Shadow of the Moon by M. M. Kaye
All right, so this is an historical fiction epic from the 1970s about 19th century India (specifically the Sepoy Rebellion). It takes its time setting up the scene, the characters, and the plot, going back to the main character’s grandparents to flesh out all of the incredible detail needed in telling a story so grand. The novel avoids the trappings of glorifying British imperialism and treats the rebellion, India, and its people with respect and without condescension. If sweeping generational sagas are your thing you cannot pass this one by.
The Blind Assassin by Margaret Atwood
Narrator Iris, at the end of her life, guides readers through her family’s history as the barons of a small Canadian town. Living in the shadow of her Sylvia Plath-like sister’s literary legacy and tragic death has cast a long shadow. This is the story within a story within a story. Part literary fiction, part generational saga, part pulp sci-fi comic, and part romantic tragedy.
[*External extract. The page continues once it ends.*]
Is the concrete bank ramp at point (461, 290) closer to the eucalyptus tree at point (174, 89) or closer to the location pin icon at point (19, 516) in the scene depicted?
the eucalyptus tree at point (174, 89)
This one left my heart aching for days.
And All the Stars by Andrea K. Host.
This one is an indie, Aussie survival-against-aliens gem. Madeleine has to navigate a newly apocalyptic Sydney with the help of a fellow band of teen survivors. I love survival stories. I love alien stories. And this one is truly done better than most. There isn’t just the adrenaline associated with this sort of read, but an awesome examination of what it means to be human. There’s also, yes, a tremendously touching and well executed romance that is just the right amount of bittersweet. This is a thrilling and deep alien apocalypse story. A standout in the genre.
The Graveyard Book by Neil Gaiman
Gaiman’s paranormal take on The Jungle Book is stunning. A baby’s family is brutally murdered and he finds himself in the care of a pair of ghosts and raised with the help of other denizens (vampires and werewolves among them) of the local cemetery. It’s actually a classic coming of age tale, and many adventures and heartbreaks are to be had along the way. The bittersweet ending had me teary. This is probably my favorite of the books I had to read for my Children’s Resources class last fall. Actually, I had to listen to the audiobook and I am so grateful for that. Narrated by Gaiman himself, it’s simply outstanding.